Yet this doesn’t actually terminate the connection, but it still gives an error. I’ve had this problem with Windows FTPS earlier, and even fixed it (ie, broken exception handling) for Python FTPS to get it working. Ref: Sami Lehtinen - Python 3.2 MS FTPS/SSL/TLS lockup & fix

But to be honest. This really doesn’t matter, really absolutely meaningless issue, compared to the data corruption issues. It’s technically cosmetical error that two connections are being used, when one would be sufficient. I admit it, tidy people are annyoing, messy world works too. :wink:

Sure the lingering connection is actually closed when Duplicati finally exists, now when I tested with smaller sets. Most of my backups runs for several hours and because I have only 60 minutes idle timeout, I saw lots of timeout errors in logs. Which I assumed to be caused by left over sockets. But it seems that assumption wasn’t completely accurate. Now when I tested with minimal test setup, I found out that it’s just unnecessary open connection “while” the backup runs.

Yet, I’m not completely sure, if that conclusion is true either. Because I’m quite sure I’ve seen those connections lingering on the server even if the backup dlist is present after clean restart and verify won’t take that long.
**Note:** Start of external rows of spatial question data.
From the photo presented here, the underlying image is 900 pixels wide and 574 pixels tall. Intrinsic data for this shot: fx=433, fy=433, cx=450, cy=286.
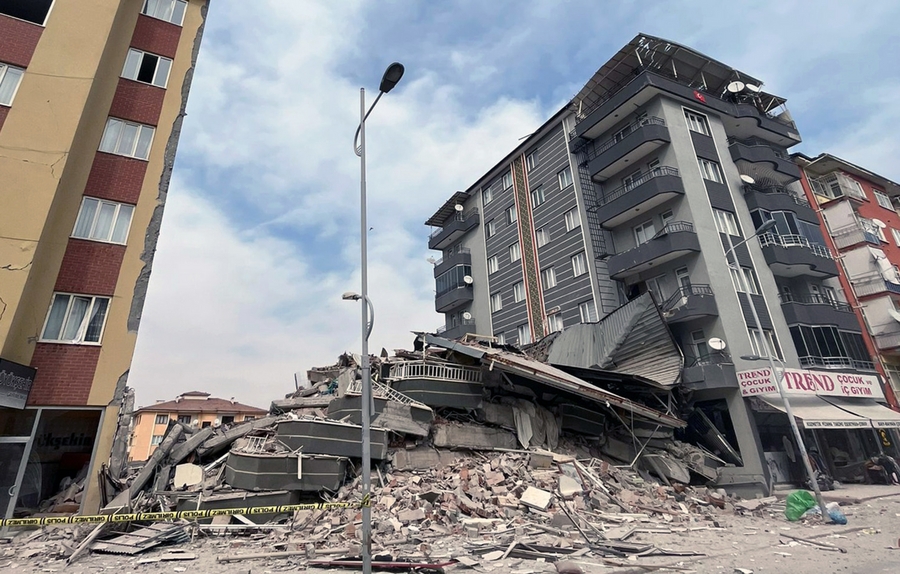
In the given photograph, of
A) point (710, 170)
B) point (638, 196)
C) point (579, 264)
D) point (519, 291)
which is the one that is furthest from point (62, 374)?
point (710, 170)

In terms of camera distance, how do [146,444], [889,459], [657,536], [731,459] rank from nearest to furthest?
[657,536] → [731,459] → [889,459] → [146,444]

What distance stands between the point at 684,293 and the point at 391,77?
64.5ft

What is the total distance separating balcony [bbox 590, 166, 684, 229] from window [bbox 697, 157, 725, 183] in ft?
7.90

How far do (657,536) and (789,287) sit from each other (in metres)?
22.9

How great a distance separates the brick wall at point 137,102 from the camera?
51.8ft

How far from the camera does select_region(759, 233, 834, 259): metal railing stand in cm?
2511

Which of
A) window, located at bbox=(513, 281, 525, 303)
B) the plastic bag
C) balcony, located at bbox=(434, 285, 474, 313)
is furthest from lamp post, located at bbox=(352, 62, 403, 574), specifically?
balcony, located at bbox=(434, 285, 474, 313)

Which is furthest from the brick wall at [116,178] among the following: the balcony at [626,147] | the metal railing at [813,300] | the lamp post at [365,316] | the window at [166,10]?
the metal railing at [813,300]

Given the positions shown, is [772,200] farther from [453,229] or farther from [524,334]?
[453,229]

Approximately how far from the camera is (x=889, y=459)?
69.9 feet

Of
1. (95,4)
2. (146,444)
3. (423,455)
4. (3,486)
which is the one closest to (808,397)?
(423,455)

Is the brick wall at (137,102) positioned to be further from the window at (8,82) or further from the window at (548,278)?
the window at (548,278)

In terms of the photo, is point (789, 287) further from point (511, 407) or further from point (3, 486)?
point (3, 486)

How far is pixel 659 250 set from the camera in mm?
23250
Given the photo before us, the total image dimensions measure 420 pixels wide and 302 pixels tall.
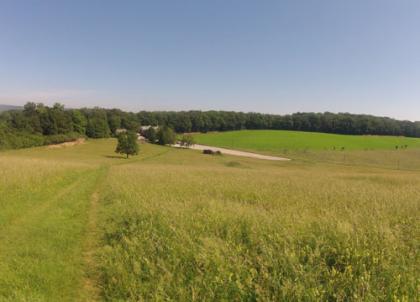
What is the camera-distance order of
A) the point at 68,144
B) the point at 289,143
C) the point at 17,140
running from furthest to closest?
the point at 289,143
the point at 68,144
the point at 17,140

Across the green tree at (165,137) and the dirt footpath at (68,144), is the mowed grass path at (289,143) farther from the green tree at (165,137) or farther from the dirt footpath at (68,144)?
the dirt footpath at (68,144)

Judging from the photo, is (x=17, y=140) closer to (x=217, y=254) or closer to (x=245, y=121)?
(x=217, y=254)

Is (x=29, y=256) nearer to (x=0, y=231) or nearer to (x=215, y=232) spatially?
(x=0, y=231)

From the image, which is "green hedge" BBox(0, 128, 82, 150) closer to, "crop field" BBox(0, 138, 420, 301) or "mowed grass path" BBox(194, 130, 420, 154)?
"mowed grass path" BBox(194, 130, 420, 154)

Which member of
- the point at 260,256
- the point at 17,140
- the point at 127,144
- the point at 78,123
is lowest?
the point at 17,140

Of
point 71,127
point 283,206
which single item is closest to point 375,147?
point 71,127

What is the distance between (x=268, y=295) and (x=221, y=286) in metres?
0.73

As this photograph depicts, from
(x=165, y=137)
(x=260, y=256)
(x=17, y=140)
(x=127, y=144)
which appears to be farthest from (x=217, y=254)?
(x=165, y=137)

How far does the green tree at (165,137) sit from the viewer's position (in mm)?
87869

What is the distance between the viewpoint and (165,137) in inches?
3457

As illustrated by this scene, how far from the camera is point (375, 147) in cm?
9869

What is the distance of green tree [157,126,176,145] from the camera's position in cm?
8787

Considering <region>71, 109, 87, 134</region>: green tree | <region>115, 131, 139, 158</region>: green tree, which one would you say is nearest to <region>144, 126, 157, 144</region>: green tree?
<region>71, 109, 87, 134</region>: green tree

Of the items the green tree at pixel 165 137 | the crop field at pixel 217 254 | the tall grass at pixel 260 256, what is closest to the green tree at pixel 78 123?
the green tree at pixel 165 137
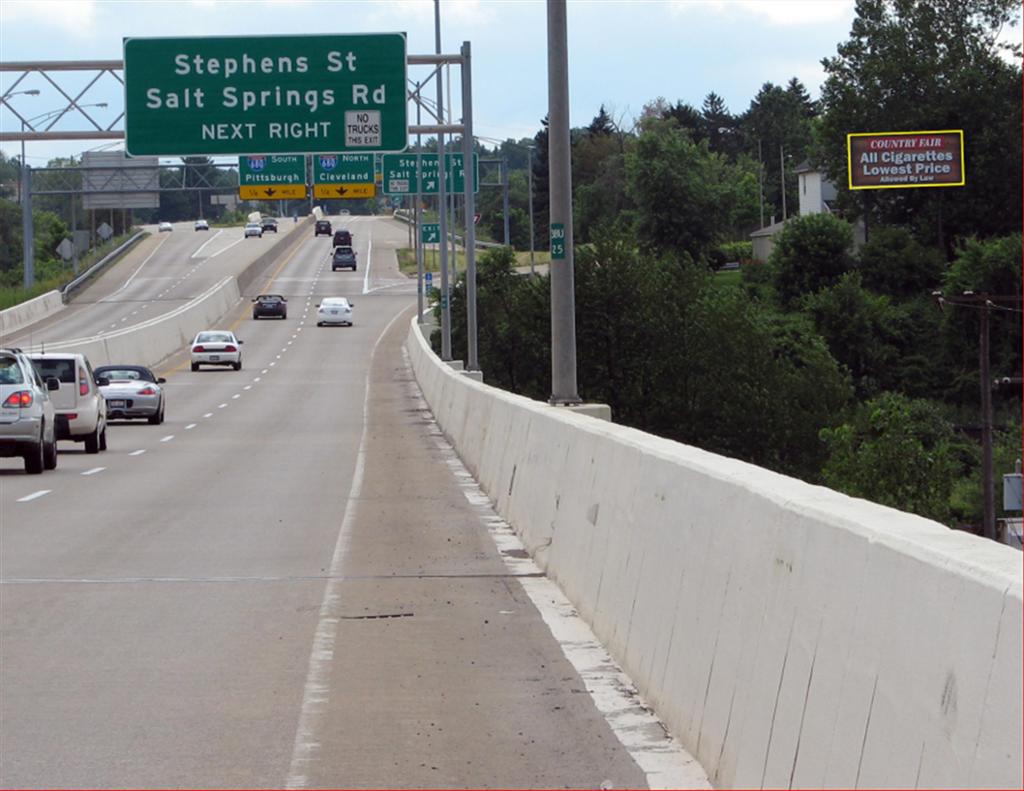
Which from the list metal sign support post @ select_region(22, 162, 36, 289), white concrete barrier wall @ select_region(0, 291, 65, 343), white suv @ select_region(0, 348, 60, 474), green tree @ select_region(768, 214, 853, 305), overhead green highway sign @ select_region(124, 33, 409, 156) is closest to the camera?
white suv @ select_region(0, 348, 60, 474)

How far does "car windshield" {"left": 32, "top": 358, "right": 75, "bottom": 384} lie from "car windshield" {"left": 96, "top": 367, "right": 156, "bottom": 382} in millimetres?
9278

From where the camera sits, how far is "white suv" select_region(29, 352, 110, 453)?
28.5 meters

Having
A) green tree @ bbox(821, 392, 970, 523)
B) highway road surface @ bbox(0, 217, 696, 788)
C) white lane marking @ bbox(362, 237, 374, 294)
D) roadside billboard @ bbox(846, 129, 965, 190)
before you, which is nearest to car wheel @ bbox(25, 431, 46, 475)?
highway road surface @ bbox(0, 217, 696, 788)

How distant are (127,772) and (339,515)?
11.0 m

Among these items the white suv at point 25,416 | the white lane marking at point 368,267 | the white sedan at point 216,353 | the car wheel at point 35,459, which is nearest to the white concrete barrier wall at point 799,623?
the white suv at point 25,416

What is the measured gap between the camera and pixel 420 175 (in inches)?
2055

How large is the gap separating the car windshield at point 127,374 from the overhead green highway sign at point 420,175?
11528 millimetres

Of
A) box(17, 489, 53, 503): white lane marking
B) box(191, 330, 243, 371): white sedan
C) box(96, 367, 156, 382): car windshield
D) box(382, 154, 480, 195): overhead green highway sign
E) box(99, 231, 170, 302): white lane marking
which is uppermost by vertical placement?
box(382, 154, 480, 195): overhead green highway sign

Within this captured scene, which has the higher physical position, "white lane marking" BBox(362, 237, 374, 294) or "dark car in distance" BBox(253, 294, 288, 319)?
"white lane marking" BBox(362, 237, 374, 294)

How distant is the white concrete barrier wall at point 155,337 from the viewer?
58594 mm

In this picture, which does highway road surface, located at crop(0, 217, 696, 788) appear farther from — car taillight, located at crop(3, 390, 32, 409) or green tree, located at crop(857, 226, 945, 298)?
green tree, located at crop(857, 226, 945, 298)

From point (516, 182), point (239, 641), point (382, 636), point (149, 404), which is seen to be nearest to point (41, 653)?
point (239, 641)

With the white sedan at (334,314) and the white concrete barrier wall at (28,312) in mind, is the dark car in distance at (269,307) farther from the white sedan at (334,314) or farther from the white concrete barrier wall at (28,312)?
the white concrete barrier wall at (28,312)

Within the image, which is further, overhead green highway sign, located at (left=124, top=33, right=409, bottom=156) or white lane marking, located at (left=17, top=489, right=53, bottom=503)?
overhead green highway sign, located at (left=124, top=33, right=409, bottom=156)
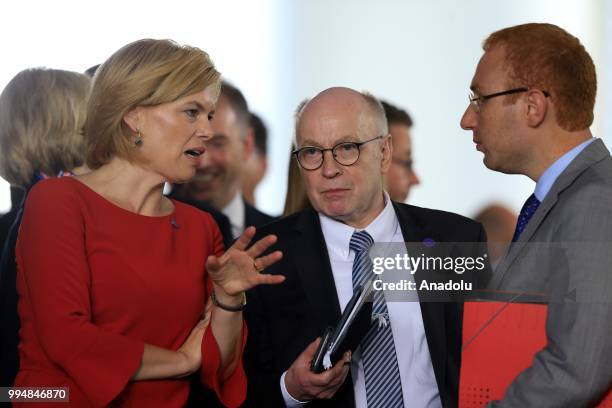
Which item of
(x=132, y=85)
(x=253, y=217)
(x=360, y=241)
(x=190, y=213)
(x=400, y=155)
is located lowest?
(x=253, y=217)

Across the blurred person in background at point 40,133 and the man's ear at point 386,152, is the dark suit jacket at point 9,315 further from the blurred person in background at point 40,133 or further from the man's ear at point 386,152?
the man's ear at point 386,152

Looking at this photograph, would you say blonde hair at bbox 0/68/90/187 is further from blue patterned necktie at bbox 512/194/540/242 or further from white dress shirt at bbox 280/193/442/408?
blue patterned necktie at bbox 512/194/540/242

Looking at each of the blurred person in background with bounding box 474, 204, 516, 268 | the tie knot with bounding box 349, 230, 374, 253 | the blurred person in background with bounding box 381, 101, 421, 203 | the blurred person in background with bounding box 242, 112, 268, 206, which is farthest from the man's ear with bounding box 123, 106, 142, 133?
the blurred person in background with bounding box 474, 204, 516, 268

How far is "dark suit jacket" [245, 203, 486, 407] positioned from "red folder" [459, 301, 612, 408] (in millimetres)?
269

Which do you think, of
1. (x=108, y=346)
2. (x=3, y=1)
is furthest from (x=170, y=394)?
(x=3, y=1)

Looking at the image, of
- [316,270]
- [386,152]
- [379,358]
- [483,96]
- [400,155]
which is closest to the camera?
[483,96]

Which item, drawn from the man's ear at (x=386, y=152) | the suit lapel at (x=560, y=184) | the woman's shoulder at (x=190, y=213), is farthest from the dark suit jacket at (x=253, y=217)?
the suit lapel at (x=560, y=184)

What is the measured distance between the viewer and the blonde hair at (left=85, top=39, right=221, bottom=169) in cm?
230

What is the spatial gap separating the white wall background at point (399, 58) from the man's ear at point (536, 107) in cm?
275

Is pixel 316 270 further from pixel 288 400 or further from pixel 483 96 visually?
pixel 483 96

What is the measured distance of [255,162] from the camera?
16.9 feet

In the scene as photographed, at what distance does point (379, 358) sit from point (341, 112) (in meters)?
0.82

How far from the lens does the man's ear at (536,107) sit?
2.29 m

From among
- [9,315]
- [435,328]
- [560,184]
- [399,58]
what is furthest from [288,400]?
[399,58]
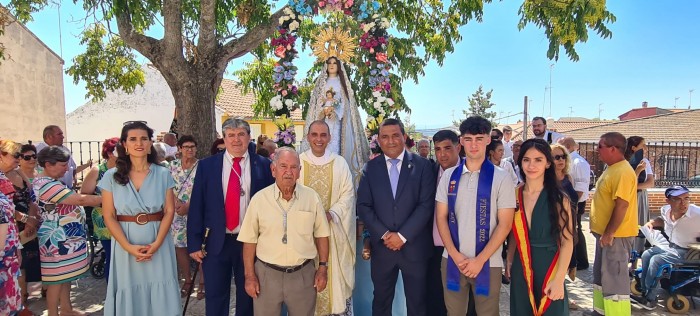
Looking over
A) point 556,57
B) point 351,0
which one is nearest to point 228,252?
point 351,0

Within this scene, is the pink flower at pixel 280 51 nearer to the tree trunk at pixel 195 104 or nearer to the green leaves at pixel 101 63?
the tree trunk at pixel 195 104

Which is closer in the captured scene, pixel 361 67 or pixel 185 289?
pixel 185 289

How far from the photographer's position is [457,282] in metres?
3.23

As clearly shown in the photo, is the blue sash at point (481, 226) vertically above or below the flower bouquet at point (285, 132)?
below

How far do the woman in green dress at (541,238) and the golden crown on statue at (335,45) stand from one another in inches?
91.6

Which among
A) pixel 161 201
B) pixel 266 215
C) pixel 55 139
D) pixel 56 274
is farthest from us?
pixel 55 139

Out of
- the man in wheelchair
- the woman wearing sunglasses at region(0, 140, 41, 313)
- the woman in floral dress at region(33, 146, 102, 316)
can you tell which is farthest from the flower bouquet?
the man in wheelchair

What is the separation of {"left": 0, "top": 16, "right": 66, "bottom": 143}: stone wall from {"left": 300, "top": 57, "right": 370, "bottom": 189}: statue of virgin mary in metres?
16.8

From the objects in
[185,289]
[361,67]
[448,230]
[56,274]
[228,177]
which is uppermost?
[361,67]

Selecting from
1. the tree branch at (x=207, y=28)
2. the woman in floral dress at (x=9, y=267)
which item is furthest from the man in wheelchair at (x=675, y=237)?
the tree branch at (x=207, y=28)

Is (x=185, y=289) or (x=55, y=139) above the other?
(x=55, y=139)

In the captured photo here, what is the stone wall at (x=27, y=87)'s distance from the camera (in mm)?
16531

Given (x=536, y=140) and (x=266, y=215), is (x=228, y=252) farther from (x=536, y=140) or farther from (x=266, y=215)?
(x=536, y=140)

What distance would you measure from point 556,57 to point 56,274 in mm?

So there might be some situation which does cause the session to be left over even after the backup has completed. - From the session IDs I see that it’s the first session I’m talking about.

This only apply to upload of data (dblock) buffers, not to all operations for a given backup.

I think that what you see may be a bug nonetheless.
This I can reproduce and it seems to come during the PreBackupVerify call at the beginning of the backup process, this is doing a list of the files in the backend directory (in your case /) and it is just calling the List() function in the backend.
However the results are held in a local variable (tp) in the VerifyRemoteList function of the BackupHandler.cs module, but this variable is not explicitly freed when the function exits. That could be the reason the FTP session is only cleared when the backup end (and the whole process exits).

I admit that I will not lose sleep over the idea of having this bug in Duplicati though.

Edit: on second thought, the idea is basically correct but the problem is not is as simple as a forgotten free in VerifyRemoteList. It’s probably more than each uploaded file is run in its own task, while the prebackup verify is run in the main task.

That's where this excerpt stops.